## INSTRUÇÃO DA TAREFA 1
Reescreva de forma mais curta o parágrafo da notícia sobre queimadas que começa com "Um dos ministros mais criticados", mantendo os fatos principais.
## INSTRUÇÃO DA TAREFA 2
Responda com base na notícia sobre queimadas:
(a) Qual jornal publicou a notícia?
(b) Quantos focos de incêndio o Inpe registrou no Pantanal em outubro?
(c) Em que ano o instituto passou a monitorar as chamas nos biomas brasileiros?
## INSTRUÇÃO DA TAREFA 3
Quais nomes próprios de pessoas, instituições e lugares aparecem na notícia sobre queimadas? Liste todos, contando cada um uma só vez.
──────── TEXTO DE ORIGEM
Jornal Estado de Minas

GOVERNO

Com Salles como alvo de julgamento, Inpe registra recorde de queimadas

Um dos ministros mais criticados do governo Bolsonaro, Ricardo Salles tem mais um resultado desfavorável para explicar na sua pasta. O Instituto Nacional de Pesquisas Espaciais (Inpe) divulgou, ontem, os registros consolidados da destruição do Pantanal e da Amazônia no mês de outubro. Em relação ao primeiro bioma, o Inpe registrou 2.856 focos de incêndio — pior marca para o mês desde que o instituto passou a monitorar as chamas nos biomas brasileiros, em 1998.
────────────────
──────── DADOS BRUTOS
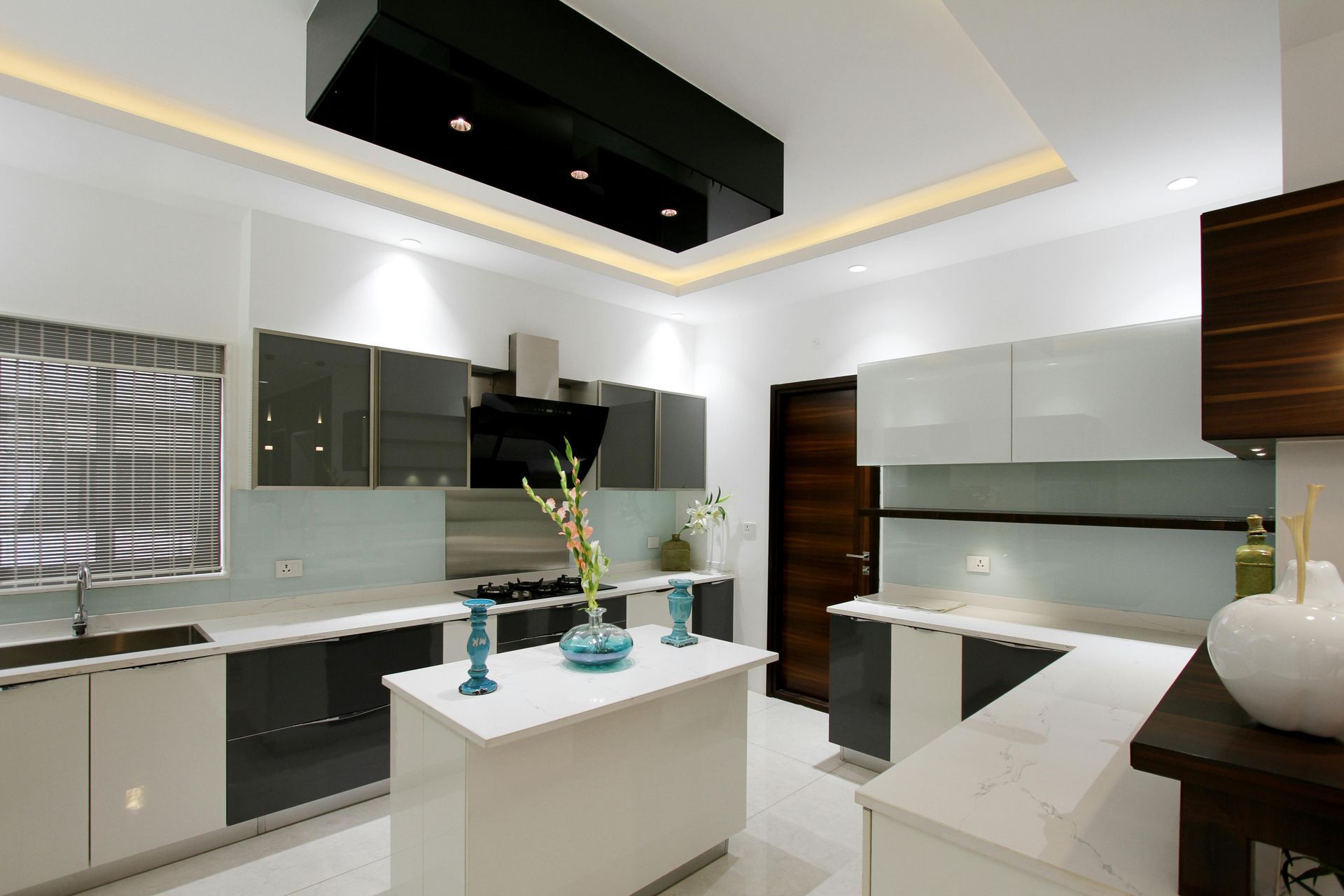 A modern kitchen with white and dark gray cabinets, a central island, light countertops, and a black ceiling fixture.
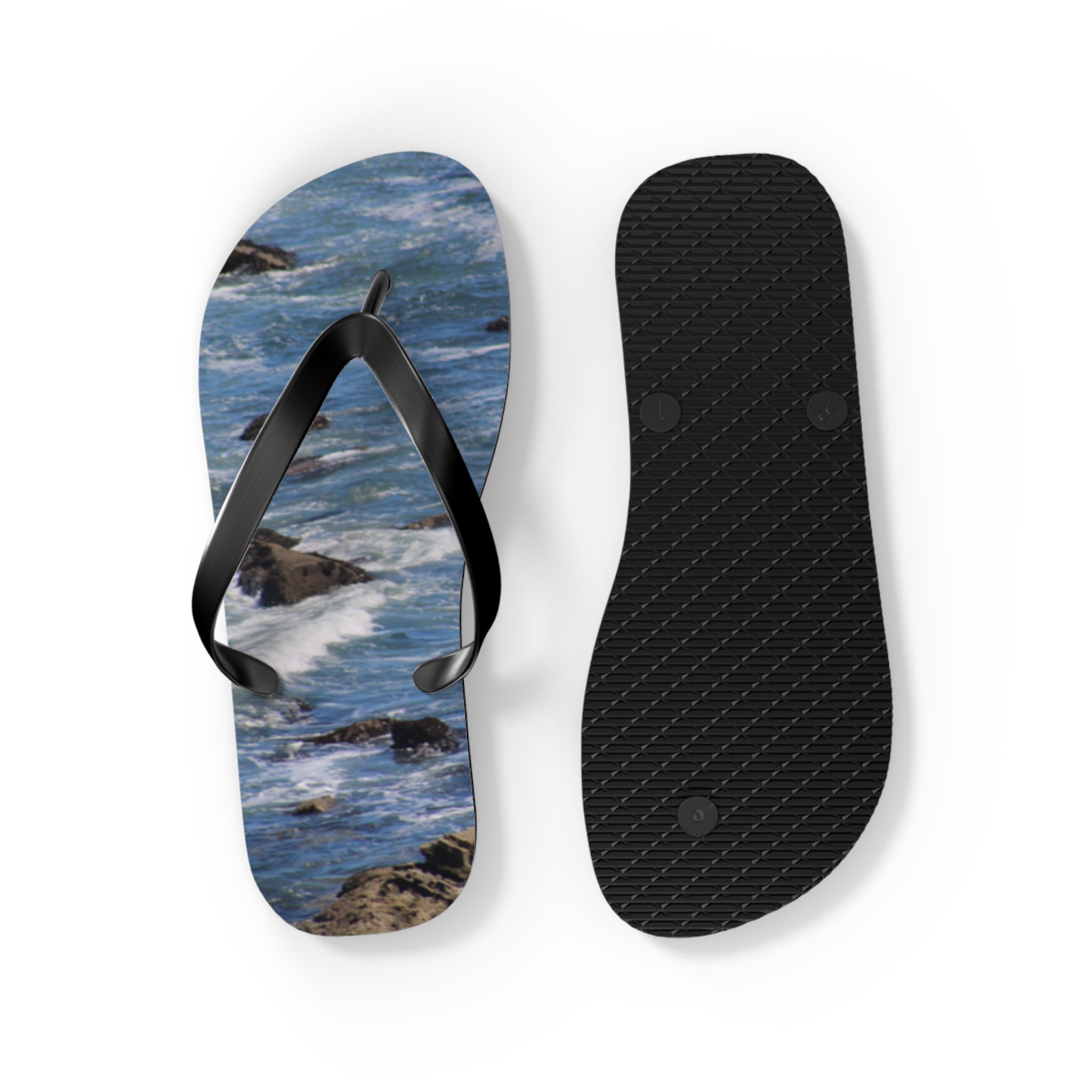 Flip-flops with ocean waves on one sole and black treads on the other.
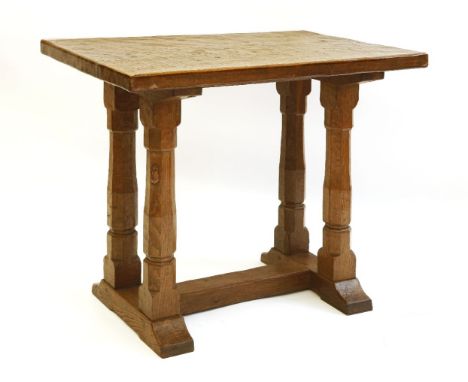 A Robert 'Mouseman' Thompson oak side table or extension, the rectangular adzed top raised on four octagonal columns on an ‘H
────────────────
## RESULTADO DO EXERCÍCIO 1
Ricardo Salles, um dos ministros mais criticados do governo Bolsonaro, tem outro resultado ruim a explicar. Ontem, o Inpe divulgou os dados consolidados de outubro sobre a destruição do Pantanal e da Amazônia. No Pantanal, registrou 2.856 focos de incêndio, a pior marca para o mês desde o início do monitoramento, em 1998.

## RESULTADO DO EXERCÍCIO 2
(a) Jornal Estado de Minas.
(b) 2.856 focos de incêndio.
(c) Em 1998.

## RESULTADO DO EXERCÍCIO 3
Estado de Minas
Ricardo Salles
Bolsonaro
Instituto Nacional de Pesquisas Espaciais (Inpe)
Pantanal
Amazônia